No pictures go into the copy. Write out every line below exactly.

Recorded information =
-- -- --

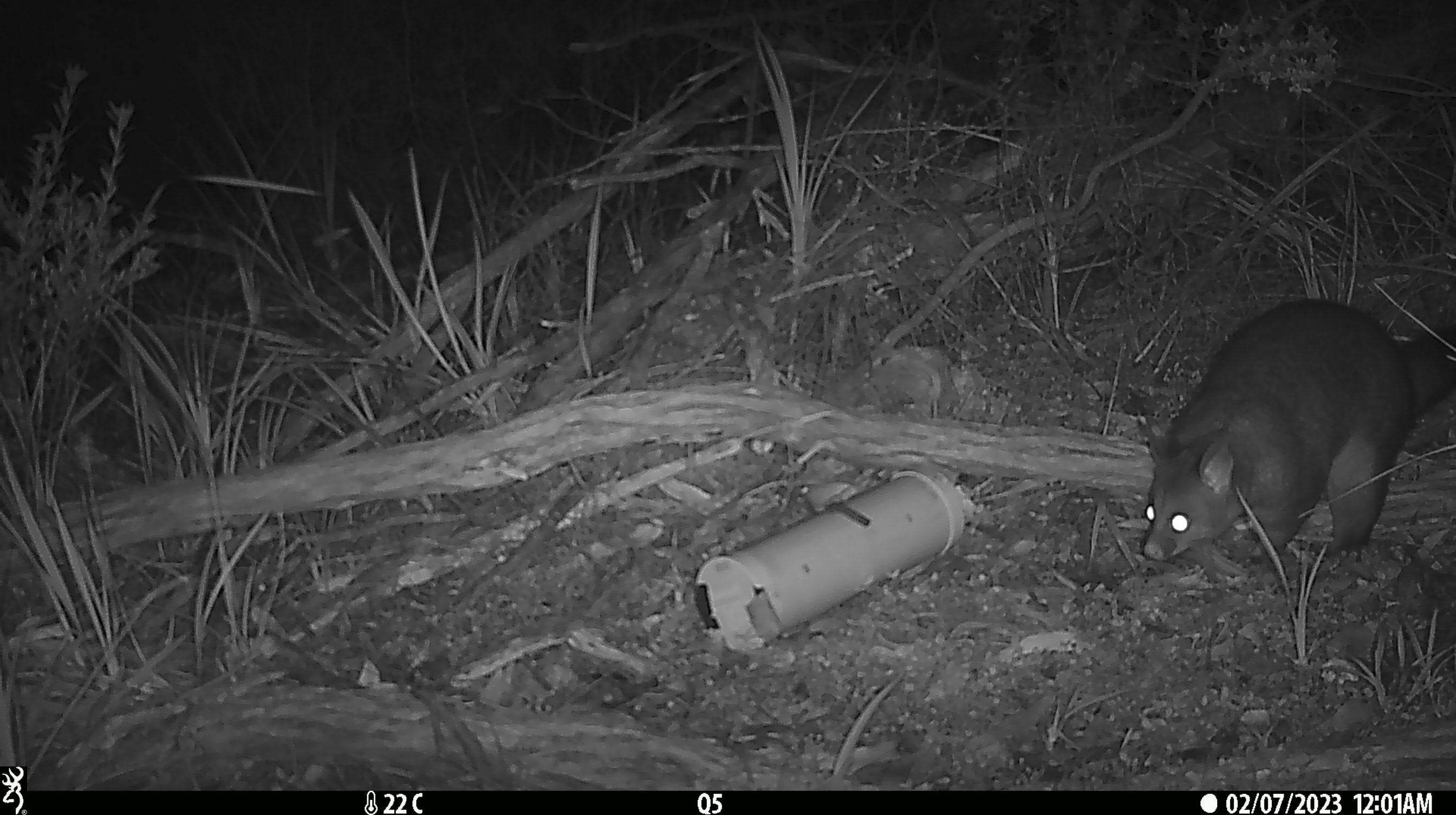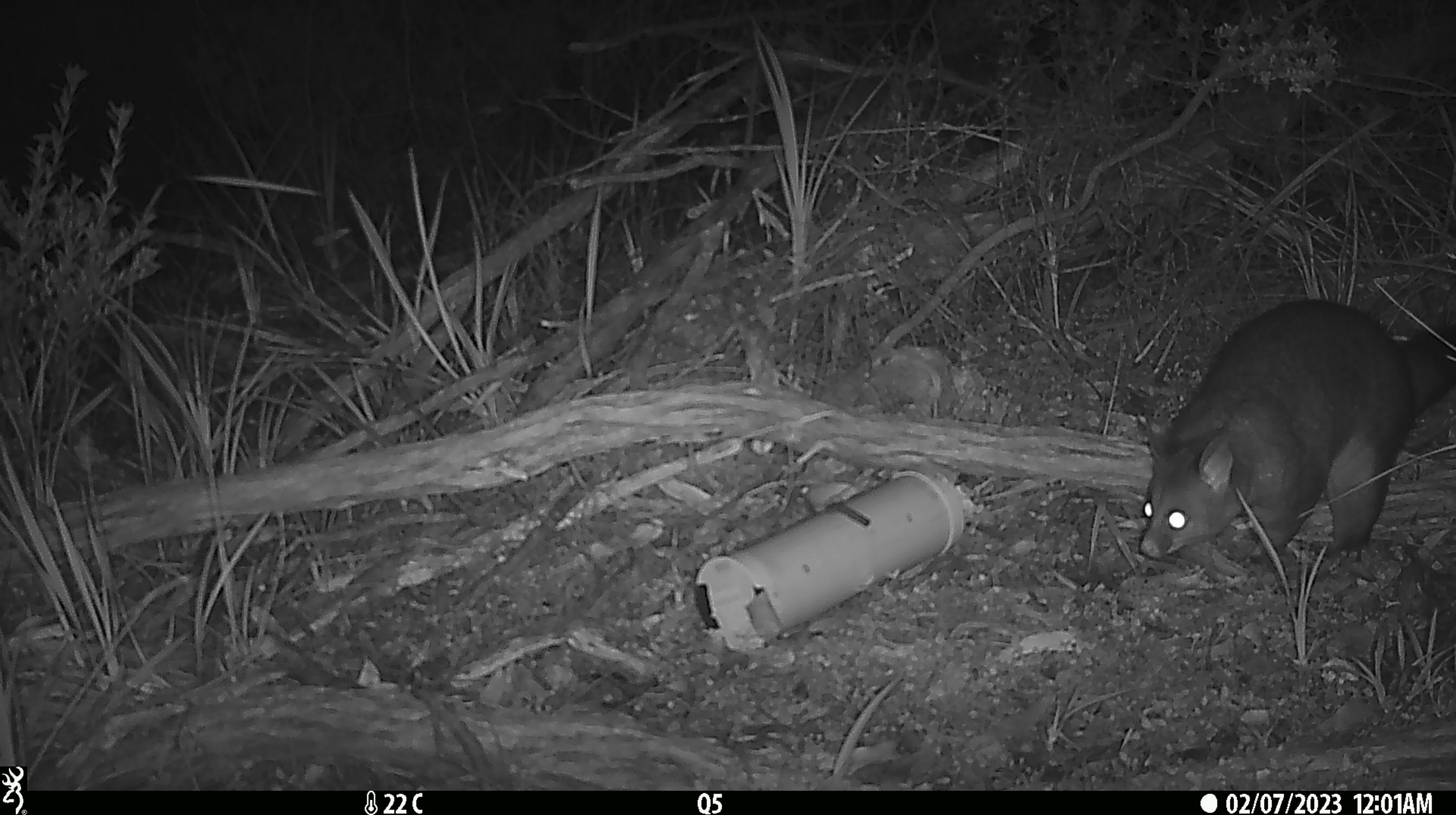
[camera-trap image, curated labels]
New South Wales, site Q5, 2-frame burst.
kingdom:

-- -- --

Response to the exercise =
[camera-trap image, curated labels]
New South Wales, site Q5, 2-frame burst.
kingdom:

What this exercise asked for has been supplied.